We all sighed, and when the b
ull had been broken and was on its knees, bowing, Ordóñez ran the sword in clean. Everyone stood, cheering, the whole crowd moved and taken over by the spectacle and the mastery. I stood, too, and applauded like crazy, and I must have been standing in a particularly bright ray of sun because Ordóñez looked up at me then, up and into my face, and his eyes took in my hair.
“He thinks you’re muy linda,” Ernest said, following Ordóñez’s eyes to me. “He’s honoring you.”
The young matador bent over the bull, slicing off its ear with a small knife. He called a boy over from the stands and sent him to me with the ear cupped in his palms. He delivered it shyly, barely daring to look at me, but I could tell he felt it was a very great privilege to carry it for Ordóñez. I didn’t quite know how to accept it, what the rules were for such things, and so simply held out my hands. It was black and triangular and still warm, with only the faintest trace of blood—the strangest thing I’d ever held.
“I’ll be damned,” Ernest said, clearly very proud.
“What will you do with it?” Duff asked.
“Keep it, of course,” Don said, and handed me his handkerchief so I could wrap it inside and also wipe my hands.
Still standing, I held the ear in the handkerchief and looked down into the ring where Ordóñez was being buried in flowers. He glanced up at me, bowed low and deeply, and then returned to being adored.

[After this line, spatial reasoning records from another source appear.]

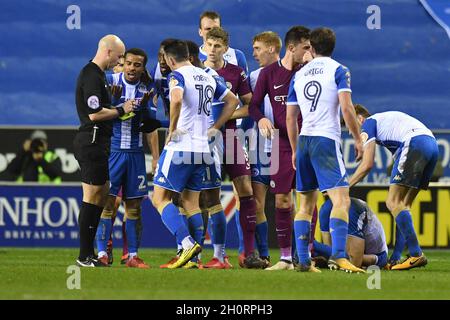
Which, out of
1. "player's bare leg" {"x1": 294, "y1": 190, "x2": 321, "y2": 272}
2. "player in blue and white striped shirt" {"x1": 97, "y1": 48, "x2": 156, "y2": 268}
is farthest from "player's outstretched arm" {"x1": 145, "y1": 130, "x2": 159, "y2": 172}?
"player's bare leg" {"x1": 294, "y1": 190, "x2": 321, "y2": 272}

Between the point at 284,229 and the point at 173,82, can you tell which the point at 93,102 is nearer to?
the point at 173,82

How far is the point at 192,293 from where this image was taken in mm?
7762

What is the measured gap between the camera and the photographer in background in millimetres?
14742

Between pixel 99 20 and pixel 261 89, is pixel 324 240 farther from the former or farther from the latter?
pixel 99 20

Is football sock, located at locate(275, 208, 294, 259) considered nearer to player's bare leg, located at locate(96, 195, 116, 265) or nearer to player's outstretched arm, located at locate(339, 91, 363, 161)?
player's outstretched arm, located at locate(339, 91, 363, 161)

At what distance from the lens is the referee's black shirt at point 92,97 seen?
10.1 metres

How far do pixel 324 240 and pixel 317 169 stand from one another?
1.85m

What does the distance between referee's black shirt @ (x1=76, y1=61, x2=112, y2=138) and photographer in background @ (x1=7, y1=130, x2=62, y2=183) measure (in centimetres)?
463

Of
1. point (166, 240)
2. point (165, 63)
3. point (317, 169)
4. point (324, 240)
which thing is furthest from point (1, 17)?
point (317, 169)

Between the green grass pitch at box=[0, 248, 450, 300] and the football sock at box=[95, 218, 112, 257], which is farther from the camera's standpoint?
the football sock at box=[95, 218, 112, 257]

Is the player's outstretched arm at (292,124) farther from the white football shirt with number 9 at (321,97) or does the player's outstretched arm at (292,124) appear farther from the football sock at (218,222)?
the football sock at (218,222)

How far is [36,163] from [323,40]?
6.33 metres

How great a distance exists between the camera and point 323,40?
31.0 ft

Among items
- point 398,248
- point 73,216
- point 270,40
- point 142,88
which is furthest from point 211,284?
point 73,216
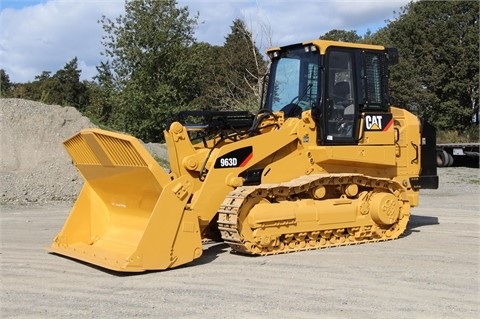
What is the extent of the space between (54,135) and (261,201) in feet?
49.7

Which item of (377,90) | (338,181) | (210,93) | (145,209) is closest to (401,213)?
(338,181)

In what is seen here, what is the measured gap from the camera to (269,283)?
652 centimetres

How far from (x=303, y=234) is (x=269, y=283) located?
1809mm

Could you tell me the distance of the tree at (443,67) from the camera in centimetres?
3797

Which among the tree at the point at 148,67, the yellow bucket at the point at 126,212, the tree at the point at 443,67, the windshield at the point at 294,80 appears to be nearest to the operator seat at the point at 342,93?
the windshield at the point at 294,80

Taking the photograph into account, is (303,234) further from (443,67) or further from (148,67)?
(443,67)

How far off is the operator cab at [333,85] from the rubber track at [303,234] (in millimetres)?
623

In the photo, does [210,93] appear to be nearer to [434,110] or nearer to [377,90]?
[434,110]

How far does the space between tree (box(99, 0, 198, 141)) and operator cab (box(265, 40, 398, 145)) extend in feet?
73.2

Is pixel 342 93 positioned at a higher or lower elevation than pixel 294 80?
lower

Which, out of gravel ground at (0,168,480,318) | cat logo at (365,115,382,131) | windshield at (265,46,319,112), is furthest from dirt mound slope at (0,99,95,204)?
cat logo at (365,115,382,131)

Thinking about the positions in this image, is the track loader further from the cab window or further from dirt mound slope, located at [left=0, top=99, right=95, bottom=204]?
dirt mound slope, located at [left=0, top=99, right=95, bottom=204]

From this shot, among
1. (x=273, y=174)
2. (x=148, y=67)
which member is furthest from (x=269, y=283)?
(x=148, y=67)

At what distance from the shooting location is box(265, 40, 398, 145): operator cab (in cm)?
874
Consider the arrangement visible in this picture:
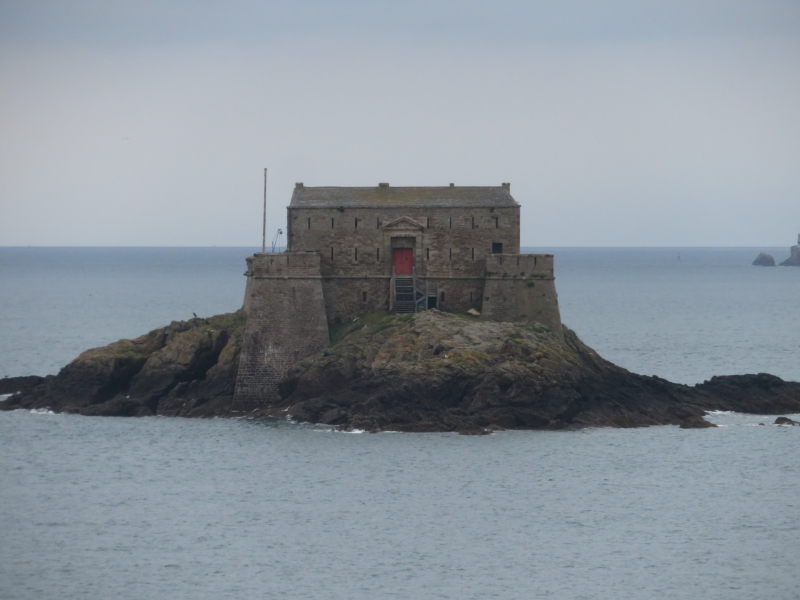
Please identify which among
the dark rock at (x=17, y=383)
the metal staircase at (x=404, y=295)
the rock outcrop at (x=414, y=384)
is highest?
the metal staircase at (x=404, y=295)

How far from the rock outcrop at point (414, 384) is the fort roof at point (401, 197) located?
5073 millimetres

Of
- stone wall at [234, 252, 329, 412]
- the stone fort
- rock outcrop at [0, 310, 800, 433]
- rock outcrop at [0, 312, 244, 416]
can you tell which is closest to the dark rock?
rock outcrop at [0, 310, 800, 433]

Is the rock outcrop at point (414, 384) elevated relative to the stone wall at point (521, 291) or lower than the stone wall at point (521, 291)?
lower

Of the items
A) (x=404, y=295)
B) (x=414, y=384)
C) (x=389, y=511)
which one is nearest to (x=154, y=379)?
(x=404, y=295)

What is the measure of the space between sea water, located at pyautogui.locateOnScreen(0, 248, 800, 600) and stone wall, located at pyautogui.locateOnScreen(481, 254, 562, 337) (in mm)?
7621

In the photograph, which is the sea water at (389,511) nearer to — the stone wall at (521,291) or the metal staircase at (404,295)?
the stone wall at (521,291)

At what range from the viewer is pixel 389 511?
4766 centimetres

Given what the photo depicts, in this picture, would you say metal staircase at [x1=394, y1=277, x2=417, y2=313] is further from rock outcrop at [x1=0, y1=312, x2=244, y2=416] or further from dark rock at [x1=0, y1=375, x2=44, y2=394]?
dark rock at [x1=0, y1=375, x2=44, y2=394]

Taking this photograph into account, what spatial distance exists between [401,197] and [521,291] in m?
6.81

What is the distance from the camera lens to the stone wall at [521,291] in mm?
63312

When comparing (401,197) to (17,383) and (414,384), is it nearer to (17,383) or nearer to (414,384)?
(414,384)

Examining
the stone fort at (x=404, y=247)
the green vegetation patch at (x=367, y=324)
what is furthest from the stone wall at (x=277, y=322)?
the stone fort at (x=404, y=247)

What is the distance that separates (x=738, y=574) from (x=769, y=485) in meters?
9.89

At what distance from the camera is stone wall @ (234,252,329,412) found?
201 feet
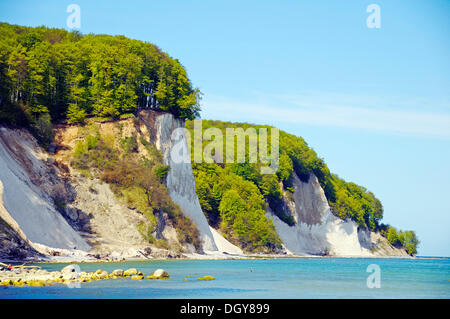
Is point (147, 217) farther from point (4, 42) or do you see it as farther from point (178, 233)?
point (4, 42)

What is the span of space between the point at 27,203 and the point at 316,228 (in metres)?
62.3

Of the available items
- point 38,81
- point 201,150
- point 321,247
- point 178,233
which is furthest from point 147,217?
point 321,247

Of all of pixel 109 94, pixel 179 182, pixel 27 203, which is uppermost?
pixel 109 94

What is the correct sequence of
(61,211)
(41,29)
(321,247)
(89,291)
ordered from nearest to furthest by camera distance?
(89,291) → (61,211) → (41,29) → (321,247)

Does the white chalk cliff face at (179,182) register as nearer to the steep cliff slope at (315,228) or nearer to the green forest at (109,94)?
the green forest at (109,94)

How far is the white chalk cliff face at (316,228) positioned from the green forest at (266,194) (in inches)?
69.4

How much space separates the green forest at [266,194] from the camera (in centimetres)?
7469

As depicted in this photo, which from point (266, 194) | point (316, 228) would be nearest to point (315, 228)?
point (316, 228)

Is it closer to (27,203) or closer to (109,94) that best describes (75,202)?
(27,203)

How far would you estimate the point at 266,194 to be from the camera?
86.1m

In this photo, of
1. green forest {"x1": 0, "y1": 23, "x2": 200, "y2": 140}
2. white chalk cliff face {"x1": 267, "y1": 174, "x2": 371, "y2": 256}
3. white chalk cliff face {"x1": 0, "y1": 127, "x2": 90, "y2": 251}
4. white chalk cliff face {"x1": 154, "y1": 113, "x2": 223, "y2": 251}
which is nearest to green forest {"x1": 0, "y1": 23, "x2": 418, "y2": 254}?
green forest {"x1": 0, "y1": 23, "x2": 200, "y2": 140}

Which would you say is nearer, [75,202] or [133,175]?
[75,202]

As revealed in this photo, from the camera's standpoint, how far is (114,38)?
207ft
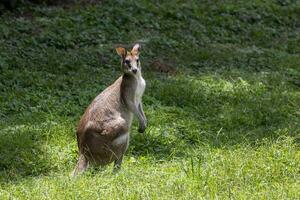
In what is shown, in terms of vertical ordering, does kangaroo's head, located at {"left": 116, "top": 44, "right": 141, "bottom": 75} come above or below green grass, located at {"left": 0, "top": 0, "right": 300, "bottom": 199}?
above

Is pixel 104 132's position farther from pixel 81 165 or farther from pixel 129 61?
pixel 129 61

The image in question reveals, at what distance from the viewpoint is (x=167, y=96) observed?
10.5m

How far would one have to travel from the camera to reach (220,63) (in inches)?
504

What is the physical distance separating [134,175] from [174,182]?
646 millimetres

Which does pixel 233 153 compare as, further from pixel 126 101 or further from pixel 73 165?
pixel 73 165

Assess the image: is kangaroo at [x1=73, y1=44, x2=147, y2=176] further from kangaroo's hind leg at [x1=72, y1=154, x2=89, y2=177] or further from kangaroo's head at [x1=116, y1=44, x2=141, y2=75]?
kangaroo's head at [x1=116, y1=44, x2=141, y2=75]

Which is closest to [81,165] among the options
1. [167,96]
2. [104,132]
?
[104,132]

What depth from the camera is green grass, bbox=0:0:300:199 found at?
20.6 feet

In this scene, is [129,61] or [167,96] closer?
[129,61]

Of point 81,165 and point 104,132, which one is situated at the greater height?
point 104,132

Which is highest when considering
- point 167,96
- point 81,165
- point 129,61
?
point 129,61

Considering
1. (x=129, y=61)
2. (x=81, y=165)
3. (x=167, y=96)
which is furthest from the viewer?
(x=167, y=96)

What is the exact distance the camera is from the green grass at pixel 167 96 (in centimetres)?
629

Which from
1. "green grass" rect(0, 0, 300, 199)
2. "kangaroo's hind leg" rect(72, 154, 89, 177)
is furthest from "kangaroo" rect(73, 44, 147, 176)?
"green grass" rect(0, 0, 300, 199)
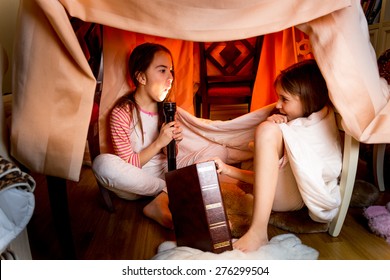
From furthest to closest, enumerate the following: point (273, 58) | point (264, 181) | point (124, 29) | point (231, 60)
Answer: point (231, 60), point (273, 58), point (264, 181), point (124, 29)

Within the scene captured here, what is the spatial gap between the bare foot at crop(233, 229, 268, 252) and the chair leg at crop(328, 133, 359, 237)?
0.91ft

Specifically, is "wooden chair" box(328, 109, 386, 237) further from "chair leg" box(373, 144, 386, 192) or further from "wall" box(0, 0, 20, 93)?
"wall" box(0, 0, 20, 93)

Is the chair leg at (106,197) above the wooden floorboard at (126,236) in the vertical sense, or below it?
above

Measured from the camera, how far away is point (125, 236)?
1.04 metres

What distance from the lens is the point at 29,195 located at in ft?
1.93

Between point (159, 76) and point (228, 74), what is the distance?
34.1 inches

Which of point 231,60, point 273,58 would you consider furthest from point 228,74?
point 273,58

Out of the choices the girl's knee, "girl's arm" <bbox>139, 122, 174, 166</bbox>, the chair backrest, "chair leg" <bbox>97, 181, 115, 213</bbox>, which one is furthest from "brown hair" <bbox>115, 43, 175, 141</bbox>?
the chair backrest

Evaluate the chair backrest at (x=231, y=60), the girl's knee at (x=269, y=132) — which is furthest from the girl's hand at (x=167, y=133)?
the chair backrest at (x=231, y=60)

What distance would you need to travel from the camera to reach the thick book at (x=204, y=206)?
0.83m

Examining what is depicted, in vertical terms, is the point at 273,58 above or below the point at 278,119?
above

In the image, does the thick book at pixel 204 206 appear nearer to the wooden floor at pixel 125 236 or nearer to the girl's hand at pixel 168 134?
the wooden floor at pixel 125 236

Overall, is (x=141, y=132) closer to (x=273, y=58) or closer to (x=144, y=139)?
(x=144, y=139)

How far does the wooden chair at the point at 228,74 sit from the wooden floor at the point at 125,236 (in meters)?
0.94
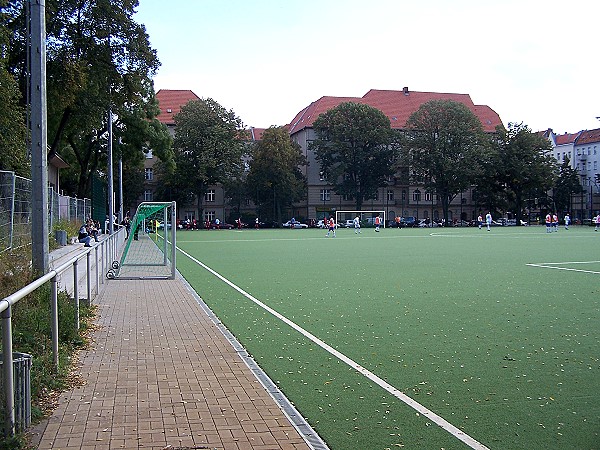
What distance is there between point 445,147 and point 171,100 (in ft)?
132

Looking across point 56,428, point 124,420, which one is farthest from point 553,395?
point 56,428

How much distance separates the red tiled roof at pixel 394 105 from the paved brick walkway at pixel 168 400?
286ft

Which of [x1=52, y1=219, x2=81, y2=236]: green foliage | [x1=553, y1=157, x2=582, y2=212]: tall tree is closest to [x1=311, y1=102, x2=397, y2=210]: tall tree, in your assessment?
[x1=553, y1=157, x2=582, y2=212]: tall tree

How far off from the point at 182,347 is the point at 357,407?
346cm

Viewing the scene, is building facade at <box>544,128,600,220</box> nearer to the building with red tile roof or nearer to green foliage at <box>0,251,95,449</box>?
the building with red tile roof

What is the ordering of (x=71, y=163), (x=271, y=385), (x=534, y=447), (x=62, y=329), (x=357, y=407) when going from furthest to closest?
(x=71, y=163), (x=62, y=329), (x=271, y=385), (x=357, y=407), (x=534, y=447)

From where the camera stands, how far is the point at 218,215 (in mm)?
97812

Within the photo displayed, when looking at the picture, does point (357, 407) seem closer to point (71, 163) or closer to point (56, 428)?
point (56, 428)

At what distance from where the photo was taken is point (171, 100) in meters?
99.2

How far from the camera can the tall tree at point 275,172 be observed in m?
86.2

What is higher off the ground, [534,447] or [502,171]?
[502,171]

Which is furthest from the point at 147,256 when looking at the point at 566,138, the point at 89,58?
the point at 566,138

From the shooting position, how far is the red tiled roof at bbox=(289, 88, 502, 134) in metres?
98.2

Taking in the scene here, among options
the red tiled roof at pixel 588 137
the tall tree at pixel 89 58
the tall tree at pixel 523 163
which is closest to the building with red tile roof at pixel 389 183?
the tall tree at pixel 523 163
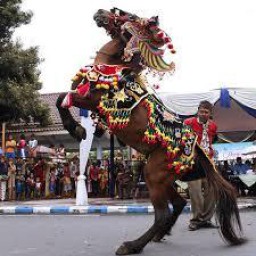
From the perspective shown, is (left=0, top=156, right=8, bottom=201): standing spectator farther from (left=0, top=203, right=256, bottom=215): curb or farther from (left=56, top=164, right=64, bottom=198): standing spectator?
(left=0, top=203, right=256, bottom=215): curb

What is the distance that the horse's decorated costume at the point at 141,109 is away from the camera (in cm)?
545

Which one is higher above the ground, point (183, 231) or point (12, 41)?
point (12, 41)

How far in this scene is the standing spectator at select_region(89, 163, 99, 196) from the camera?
1658 centimetres

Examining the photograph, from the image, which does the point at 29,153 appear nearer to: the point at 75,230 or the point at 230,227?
the point at 75,230

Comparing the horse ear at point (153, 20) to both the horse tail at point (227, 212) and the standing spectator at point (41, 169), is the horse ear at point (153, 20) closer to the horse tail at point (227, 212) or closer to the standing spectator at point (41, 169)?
the horse tail at point (227, 212)

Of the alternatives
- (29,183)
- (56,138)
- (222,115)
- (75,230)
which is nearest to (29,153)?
(29,183)

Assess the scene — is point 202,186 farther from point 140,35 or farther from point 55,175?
point 55,175

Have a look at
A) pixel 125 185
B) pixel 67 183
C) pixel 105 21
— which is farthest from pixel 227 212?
pixel 67 183

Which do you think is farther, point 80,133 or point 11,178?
point 11,178

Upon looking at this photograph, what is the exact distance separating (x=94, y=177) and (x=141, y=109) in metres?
11.3

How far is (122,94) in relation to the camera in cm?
550

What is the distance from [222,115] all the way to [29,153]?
21.4 ft

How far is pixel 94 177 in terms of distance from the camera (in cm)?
1662

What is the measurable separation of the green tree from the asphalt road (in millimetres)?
13716
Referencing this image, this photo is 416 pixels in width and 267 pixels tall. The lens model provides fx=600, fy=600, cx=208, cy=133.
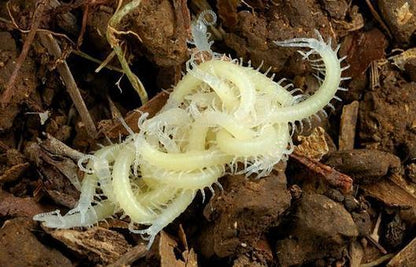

“I’ll be damned,” Ernest said again.
There were five more bullfights that day, but none matched the beauty of the first. When we went to the café after, we were all still thrumming with it, even Bill, who couldn’t stomach most of the day, particularly the way two of the horses were gored and went down and had to be killed quickly while everyone watched. It was all terrible and terribly intense, and I was ready for a drink.
I passed the ear around the table so everyone could admire it and be horrified in turn. Duff got drunk very quickly and began to flirt openly with Harold, who was too surprised and pleased to be discreet about it. The two disappeared at one point, which had Pat furious. When an hour or more had passed, they wandered back in a very jolly mood, as if nothing were amiss.